Acer played it safe by announcing the availability of notebook models with not only Blu-ray drive but also the other of the cutting edge high definition formats, which is HD DVD drive. Acer incorporated Blu-ray in Aspire 9810, while offering HD-DVD format on TravelMate 8210 notebook.
The competition between two similar technologies, Blu-ray and HD DVD that fight for the status of next generation DVD standard has been termed as “War of Formats”. While this war continues, it’s not only the companies behind these technologies, namely Sony for Blu-ray and Toshiba for HD DVD, that stand mystified, but notebook users at large who can’t decide which high definition technology to go with when upgrading from older laptops.

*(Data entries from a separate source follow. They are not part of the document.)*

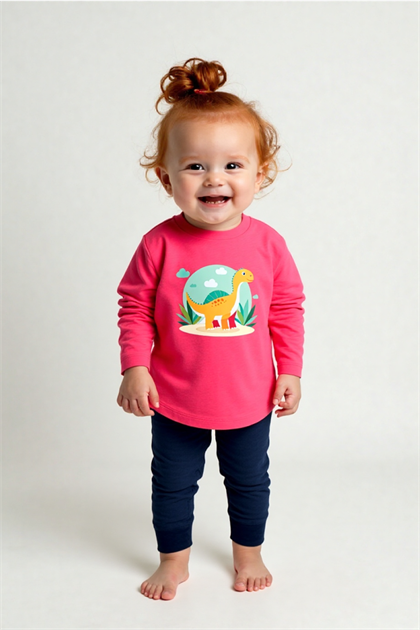 Kız Bebek Dinozor Baskılı T-Shirt ve Kadife Alt 2li Takım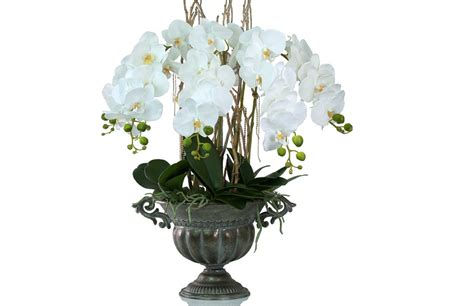 Large Artificial Orchids Centerpiece In A Gold Bowl Preserved Floral Arrangements And Silk Flowers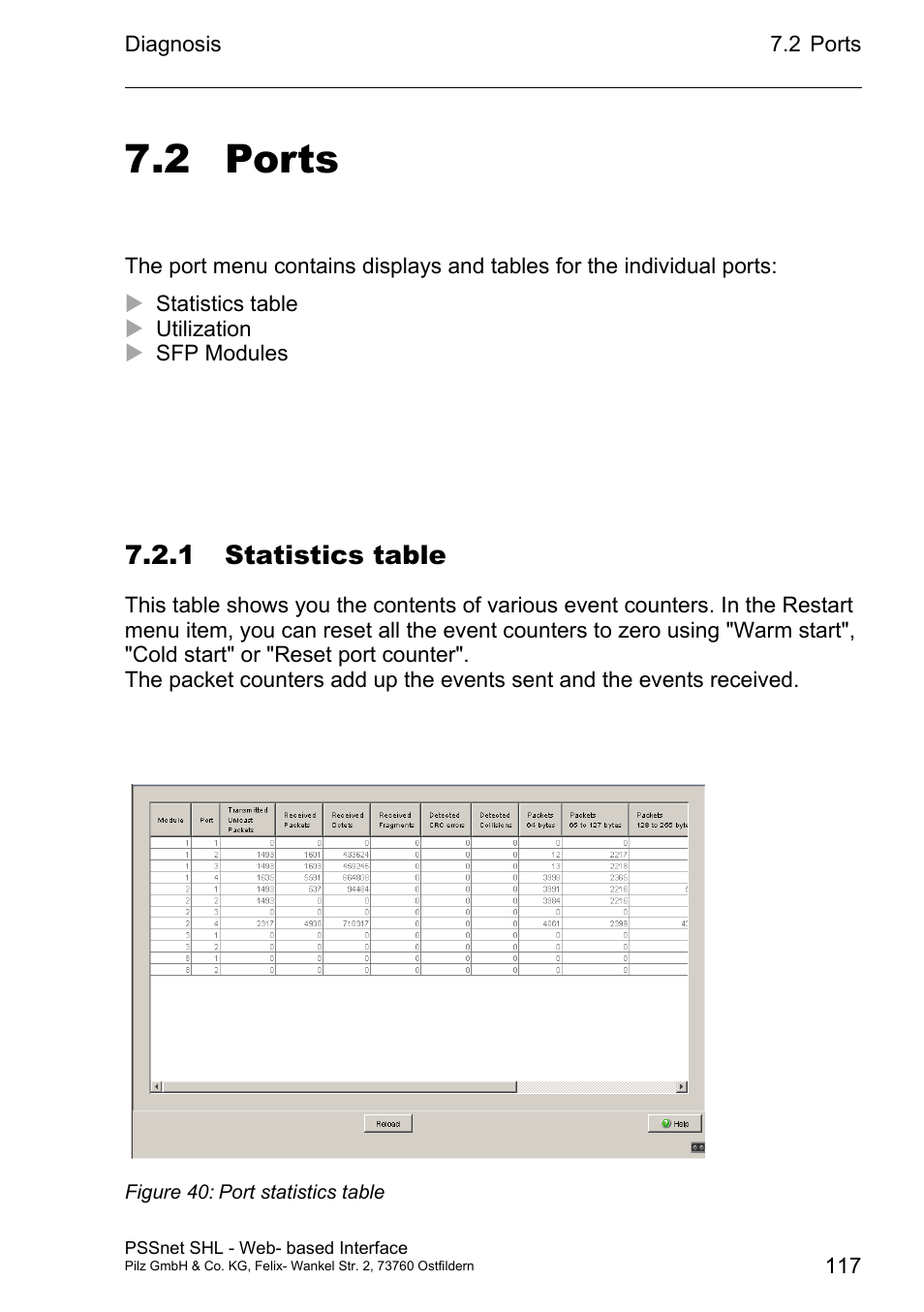 Ports 117 7.2.1 statistics table, 2 ports, 1 statistics table | Pilz PSSnet SHL 8T MRP User Manual | Page 117 / 156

It’s this war of formats that has lead to creation of products like Broadcom’s System-on-a-Chip solution that allows for support of Blu-ray as well as HD-DVD format. Apart from this first-of-its-kind hybrid solution for high definition content, Broadcom has also designed a solution specifically for Blu-ray that addresses the need of mainstream notebook manufacturers to offer high definition video playback capability in their systems without too much of hike in prices. The solution, available as add-in card format, makes use of Broadcom’s Media PC technology. The technology calls for lower CPU utilization, lower power consumption, while still rendering ideal high definition content.
As of now, many notebook manufacturers have integrated Blu-ray drives on their selected models. The more popular of these, and not mentioned above, are ThinkPad R61, Alienware m9750, Acer TravelMate 8215WLMi, HP Compaq 8710p, ASUS Lamborghini VX2 & W2W, as well as a few models from Dell Inspiron series. To be more precise, the Inspiron models are 1420, 1520 and 1720.